On Wednesday, thousands of civilians fled Sudan to Saudi Arabia on a boat over the Red Sea with more than 50 nationalities on board, ranging from Zimbabwe to Ireland and Nicaragua.
"I had the chance to leave, not like my sisters," said Wissam Moustafa, who holds an American passport and had just left the US to celebrate Eid al-Fitr in Sudan, adding: "I don't know whether they will be able to get out."
Lebanese national Bilal Al Ayoubi had arrived in Sudan only a short time before the breakout of the conflict and said that he was "very close to it". "Its people are very kind and don't deserve what's happening to them," he expressed.
Hadia Aladwani from Egypt not only spent 16 years in Sudan but her husband owned a plastics factory there. "We left our houses, all our belongings, so for sure we feel as if we are in a nightmare", she said.
Read more: 'Near-total' internet crash in Sudan as fighting continues: Watchdog
The evacuees began arriving in Jeddah via naval ships on Saturday, including foreign officials. The evacuees were welcomed by Saudi soldiers who gifted them plastic-wrapped pink and red roses, as a C-130 Hercules military plane flew South Korean civilians to Jeddah's King Abdullah Air Base and nearly 200 people from 14 countries traveled the Red Sea from Port Sudan.
35-year-old Batool said: "We left our country because of the war and we reached another country which is also facing war. This experience, which we have lived twice, is very difficult," while her 17-year-old son Adham wept tears. "I left behind me so many dreams," he said.

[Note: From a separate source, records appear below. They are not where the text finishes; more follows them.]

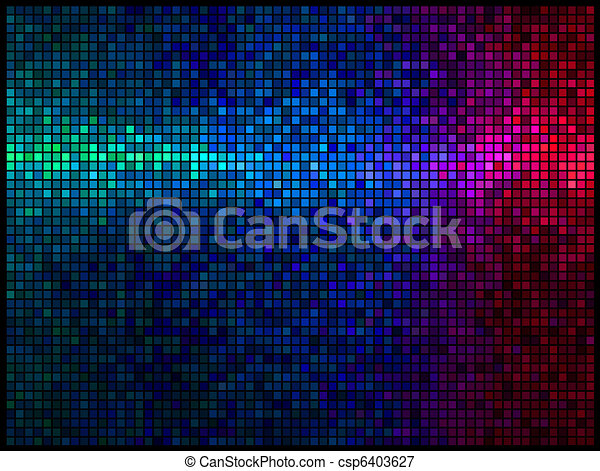 Multicolor abstract lights disco background - csp6403627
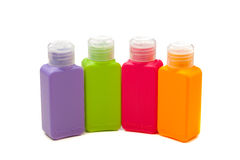 Multitude of plastic color bottles Stock Photo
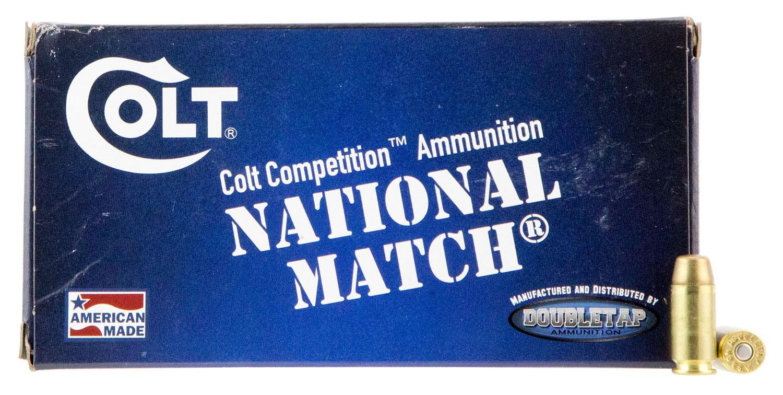 Colt Ammo 40SW180FMJCT Defense Target  40 Smith & Wesson (S&W) 180 GR Full Metal Jacket 50 Bx/ 20 Cs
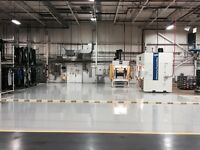 Industrial Epoxy Flooring Polished Concrete & Painting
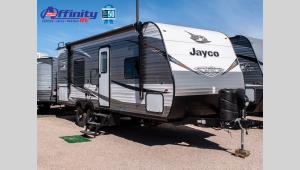 New 2020 Jayco Jay Flight SLX Western Edition 232RBW Photo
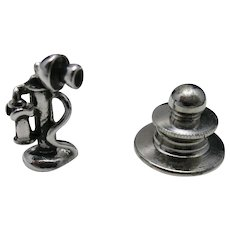 Telephone tie tack Candlestick style silver tone
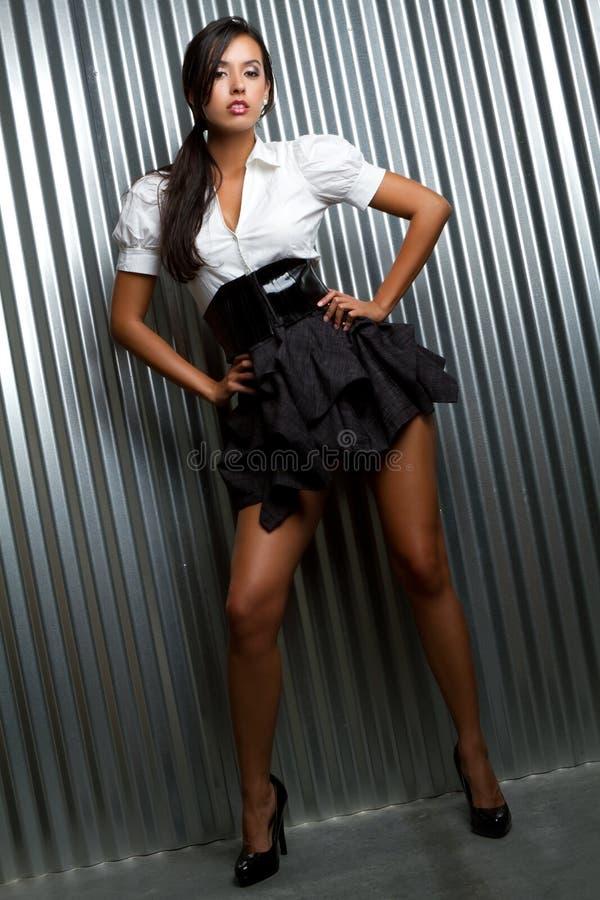 Donna del modello di modo fotografie stock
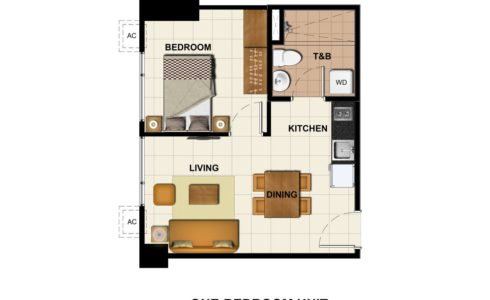 1 Bedroom  - 36.05 sq.m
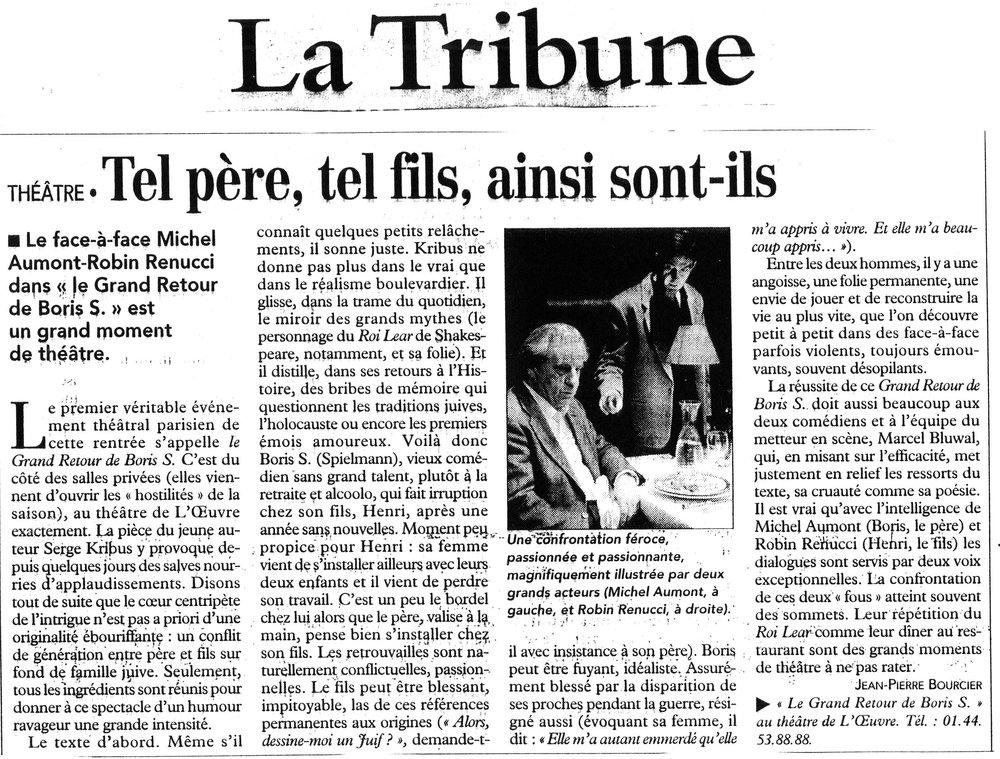 La Tribune.jpg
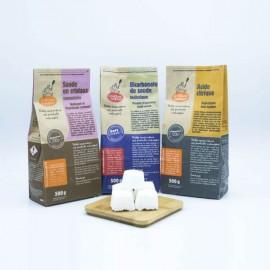 Pastille lave vaisselle maison - DIY - boutique zéro déchet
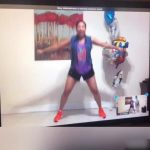 Instructor Hosts Birthday Dance Party for Student via Video Call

This comes as the Rapid Support Forces (RSF) said it remains committed to the agreed-upon armistice, according to the advisor to the commander of the RSF Mohammed Hamdan Dagalo (Hemedti), Haroon Mahmoud Mdeikher, who told to Al Mayadeen.
"We did not want to fight this war, but the commander of the armed forces [General Abdel Fattah al-Burhan] forced us into it," Mdeikher said. He stressed that "there are extremist movements that have entered the conflict line in Sudan" and that "this war will not end unless Burhan turns himself in."